**CONSIGNE:**
Poursuivez l'extrait de décision de justice sur le délai de recours, en reprenant juste après sa dernière phrase.

**EXTRAIT À LIRE:**
3. Ces dispositions, qui ont pour objet d'assurer l'information des parties dans l'hypothèse qu'elles visent par le biais d'une information suffisamment précise, n'appellent toutefois pas de la part du président de la formation de jugement qu'il explicite les motifs, de fait ou de droit, qui sont susceptibles de conduire la formation de jugement à fonder sa décision sur un moyen relevé d'office.

4. Par un courrier du 7 février 2022, le tribunal a informé les parties que le jugement était susceptible d'être fondé sur le moyen relevé d'office tiré de " l'irrecevabilité de la requête en raison de sa tardiveté " et leur a laissé un délai de 15 jours pour présenter leurs éventuelles observations, tout en rappelant la date de l'audience du 24 février 2022. M. A... a présenté ses observations le 8 février 2022.

5. Contrairement à ce que soutient M. A..., le tribunal n'avait pas l'obligation d'expliciter dans son courrier du 7 février 2022 les motifs de fait et de droit pour lesquels il considérait que la requête était tardive. En outre, le tribunal qui a seulement entendu opposer le dépassement du délai de recours contentieux de droit commun n'avait pas à préciser dans son courrier du 7 février 2022 que les règles énoncées par les articles 117 à 119 du décret n° 2012-1246 du 7 novembre 2012 relatif à la gestion budgétaire et comptable publique ne trouvaient pas à s'appliquer. La mention des voies et délais de recours sur le titre lui-même qui ne comporte aucune référence au décret du 7 novembre 2012 n'a pas fait naître d'ambiguïtés de nature à induire en erreur son destinataire. Enfin, l'appelant a pu discuter utilement dans ses observations en réponse au moyen d'ordre public l'application du régime dérogatoire de computation des délais instauré par l'ordonnance n° 2020-360 du 25 mars 2020 relative à la prorogation des délais échus pendant la période d'urgence sanitaire et à l'adaptation des procédures pendant cette même période. Ainsi, l'information donnée par les premiers juges était suffisamment précise pour que M. A... soit à même de comprendre l'irrecevabilité envisagée par les premiers juges et de la discuter utilement. Par suite, le moyen tiré de l'irrégularité du jugement à raison de l'imprécision du moyen soulevé d'office doit être écarté.

6. Aux termes de l'article R. 421-1 du code de justice administrative : " La juridiction ne peut être saisie que par voie de recours formé contre une décision, et ce, dans les deux mois à partir de la notification ou de la publication de la décision attaquée. / Lorsque la requête tend au paiement d'une somme d'argent, elle n'est recevable qu'après l'intervention de la décision prise par l'administration sur une demande préalablement formée devant elle. (...) ". Aux termes de l'article R.421-5 du même code : " Les délais de recours contre une décision administrative ne sont opposables qu'à la condition d'avoir été mentionnés, ainsi que les voies de recours, dans la notification de la décision. ". Il résulte des dispositions de l'article R.421-5 du code de justice administrative que lorsque la notification ne comporte pas les mentions requises, ce délai n'est pas opposable.

Enregistrements tirés d'une collection de données
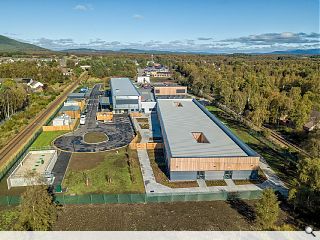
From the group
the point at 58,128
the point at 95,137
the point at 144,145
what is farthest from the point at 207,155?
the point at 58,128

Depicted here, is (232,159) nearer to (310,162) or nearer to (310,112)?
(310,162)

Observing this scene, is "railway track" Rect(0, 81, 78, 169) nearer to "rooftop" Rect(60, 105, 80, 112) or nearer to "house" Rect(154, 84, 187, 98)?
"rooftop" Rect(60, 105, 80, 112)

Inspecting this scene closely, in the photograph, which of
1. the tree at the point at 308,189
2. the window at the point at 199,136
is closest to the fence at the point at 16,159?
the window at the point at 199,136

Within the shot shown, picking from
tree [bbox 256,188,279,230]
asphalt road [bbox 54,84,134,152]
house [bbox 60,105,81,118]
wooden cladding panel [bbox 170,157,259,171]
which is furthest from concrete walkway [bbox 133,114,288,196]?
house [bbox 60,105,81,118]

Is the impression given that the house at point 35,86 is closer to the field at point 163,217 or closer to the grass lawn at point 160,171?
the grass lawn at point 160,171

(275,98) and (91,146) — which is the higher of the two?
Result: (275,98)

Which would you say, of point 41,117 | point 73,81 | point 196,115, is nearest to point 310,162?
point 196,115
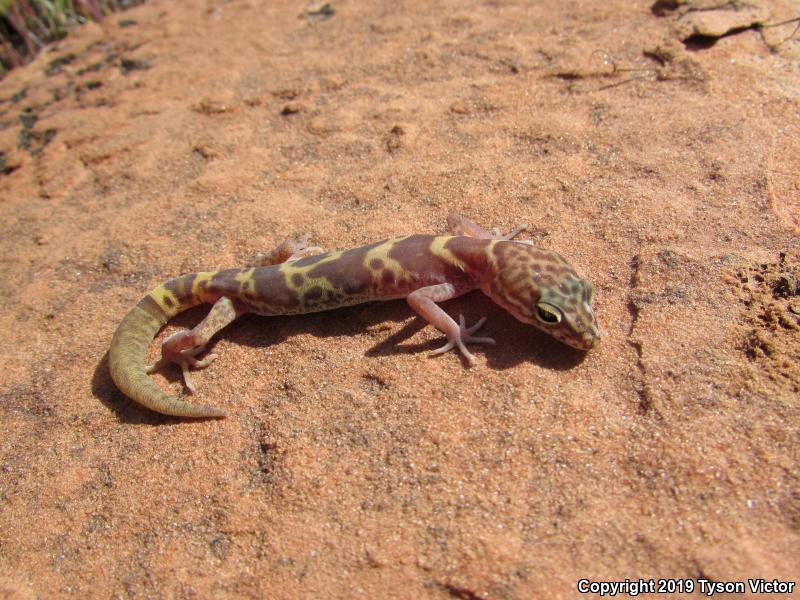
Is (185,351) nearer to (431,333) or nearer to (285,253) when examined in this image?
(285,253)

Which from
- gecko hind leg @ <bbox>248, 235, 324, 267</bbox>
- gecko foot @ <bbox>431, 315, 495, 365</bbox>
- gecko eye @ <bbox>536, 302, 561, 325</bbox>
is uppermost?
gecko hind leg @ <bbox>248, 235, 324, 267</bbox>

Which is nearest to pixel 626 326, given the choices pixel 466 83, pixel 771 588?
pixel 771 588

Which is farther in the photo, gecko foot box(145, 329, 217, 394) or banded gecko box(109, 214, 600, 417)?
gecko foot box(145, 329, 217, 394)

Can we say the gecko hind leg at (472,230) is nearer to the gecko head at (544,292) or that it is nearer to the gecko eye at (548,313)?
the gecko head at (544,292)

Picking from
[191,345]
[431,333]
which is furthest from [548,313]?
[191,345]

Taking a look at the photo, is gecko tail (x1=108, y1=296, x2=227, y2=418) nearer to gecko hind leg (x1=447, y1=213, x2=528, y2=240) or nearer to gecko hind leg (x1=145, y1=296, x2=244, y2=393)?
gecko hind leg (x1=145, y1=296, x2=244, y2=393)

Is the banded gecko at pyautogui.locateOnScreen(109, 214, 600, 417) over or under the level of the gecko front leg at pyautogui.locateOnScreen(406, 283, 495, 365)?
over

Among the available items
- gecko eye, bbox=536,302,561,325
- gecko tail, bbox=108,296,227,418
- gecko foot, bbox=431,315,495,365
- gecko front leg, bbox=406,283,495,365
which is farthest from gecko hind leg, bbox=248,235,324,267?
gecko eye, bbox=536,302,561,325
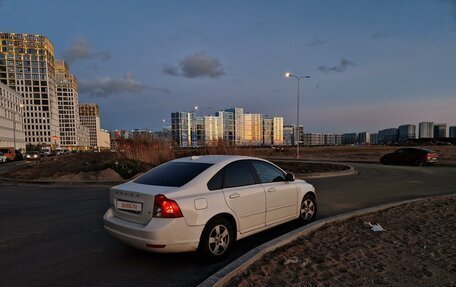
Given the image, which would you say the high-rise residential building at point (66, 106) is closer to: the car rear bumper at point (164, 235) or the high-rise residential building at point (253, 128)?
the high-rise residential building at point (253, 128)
---
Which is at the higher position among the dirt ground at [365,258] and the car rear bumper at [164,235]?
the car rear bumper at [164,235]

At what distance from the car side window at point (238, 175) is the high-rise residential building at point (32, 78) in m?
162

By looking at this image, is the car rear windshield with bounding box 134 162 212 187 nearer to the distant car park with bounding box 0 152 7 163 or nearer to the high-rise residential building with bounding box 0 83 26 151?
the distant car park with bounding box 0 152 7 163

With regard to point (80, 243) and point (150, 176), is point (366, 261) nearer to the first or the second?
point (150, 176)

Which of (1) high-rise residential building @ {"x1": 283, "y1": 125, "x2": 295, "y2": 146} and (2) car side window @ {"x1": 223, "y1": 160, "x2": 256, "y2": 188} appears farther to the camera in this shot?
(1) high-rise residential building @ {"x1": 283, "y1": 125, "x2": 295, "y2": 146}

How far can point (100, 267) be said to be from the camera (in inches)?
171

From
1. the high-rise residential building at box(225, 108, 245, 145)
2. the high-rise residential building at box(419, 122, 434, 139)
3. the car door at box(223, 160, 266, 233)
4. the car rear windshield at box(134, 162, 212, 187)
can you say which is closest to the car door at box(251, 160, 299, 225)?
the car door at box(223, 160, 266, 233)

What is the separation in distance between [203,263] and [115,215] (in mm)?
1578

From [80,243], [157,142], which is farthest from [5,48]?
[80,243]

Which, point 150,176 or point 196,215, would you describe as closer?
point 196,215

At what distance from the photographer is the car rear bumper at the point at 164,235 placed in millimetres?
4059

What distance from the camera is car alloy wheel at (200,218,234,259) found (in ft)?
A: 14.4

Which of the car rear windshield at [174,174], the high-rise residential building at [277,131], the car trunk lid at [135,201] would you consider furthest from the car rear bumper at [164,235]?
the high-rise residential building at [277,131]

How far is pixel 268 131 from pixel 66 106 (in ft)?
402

**RÉPONSE:**
7. La mention des voies et délais de recours inscrite sur le titre exécutoire que le requérant produit à l'appui de sa requête qui précise que " lorsqu'un recours relève de la compétence des tribunaux administratifs, la juridiction ne peut être saisie que par voie de recours formé contre une décision, et ce, dans les deux mois à partir de la notification ou de la publication de la décision attaquée ", n'était pas insuffisante. Cette mention permettait donc de rendre opposable le délai de recours contentieux de droit commun de deux mois, prévu par les dispositions précitées de l'article R. 421-1 du code de justice administrative, pour contester ce titre exécutoire. Il résulte en outre de l'instruction qu'à la date de sa réclamation en date du 19 février 2020, intitulée " opposition à titre de perception " et adressée à l'université des Antilles et à la DRFIP de la Guadeloupe, M. A... était en possession du titre exécutoire litigieux qui figure en pièce jointe à cette réclamation. M. A... ne saurait donc se prévaloir d'une notification irrégulière de ce titre de recettes. Enfin, la circonstance que le tribunal ait fait référence, au point 5 de son jugement, à la " connaissance " de ce titre par le requérant sans faire application de la jurisprudence Czabaj n'impliquait pas que le juge de première instance calcule le délai de recours contentieux au regard du délai raisonnable d'un an. Par suite, M. A... n'est pas fondé à soutenir que seul un délai de recours contentieux raisonnable d'un an pouvait lui être opposé.

8. Par ailleurs, la circonstance que M. A... a cru légitimement devoir se référer aux dispositions du titre II du décret du 7 novembre 2012, non applicable à l'université des Antilles, pour contester le titre exécutoire attaqué, est sans incidence sur la computation du délai de recours contentieux applicable à son litige.

9. Enfin, l'article L. 411-2 du code des relations entre le public et l'administration dispose : " Toute décision administrative peut faire l'objet, dans le délai imparti pour l'introduction d'un recours contentieux, d'un recours gracieux ou hiérarchique qui interrompt le cours de ce délai (...) ". L'article L. 411-7 du même code dispose : " Ainsi qu'il est dit à l'article L. 231-4, le silence gardé pendant plus de deux mois sur un recours administratif par l'autorité compétente vaut décision de rejet. " L'article 7 de l'ordonnance du 25 mars 2020 relative à la prorogation des délais échus pendant la période d'urgence sanitaire et à l'adaptation des procédures pendant cette même période dispose : " Sous réserve des obligations qui découlent d'un engagement international ou du droit de l'Union européenne, les délais à l'issue desquels une décision, un accord ou un avis de l'un des organismes ou personnes mentionnés à l'article 6 peut ou doit intervenir ou est acquis implicitement et qui n'ont pas expiré avant le 12 mars 2020 sont, à cette date, suspendus jusqu'à la fin de la période mentionnée au I de l'article 1er (...) ". Le I. de l'article 1er de la même ordonnance auquel il est ainsi renvoyé dispose : " I. ' Les dispositions du présent titre sont applicables aux délais et mesures qui ont expiré ou qui expirent entre le 12 mars 2020 et le 23 juin 2020 inclus. ".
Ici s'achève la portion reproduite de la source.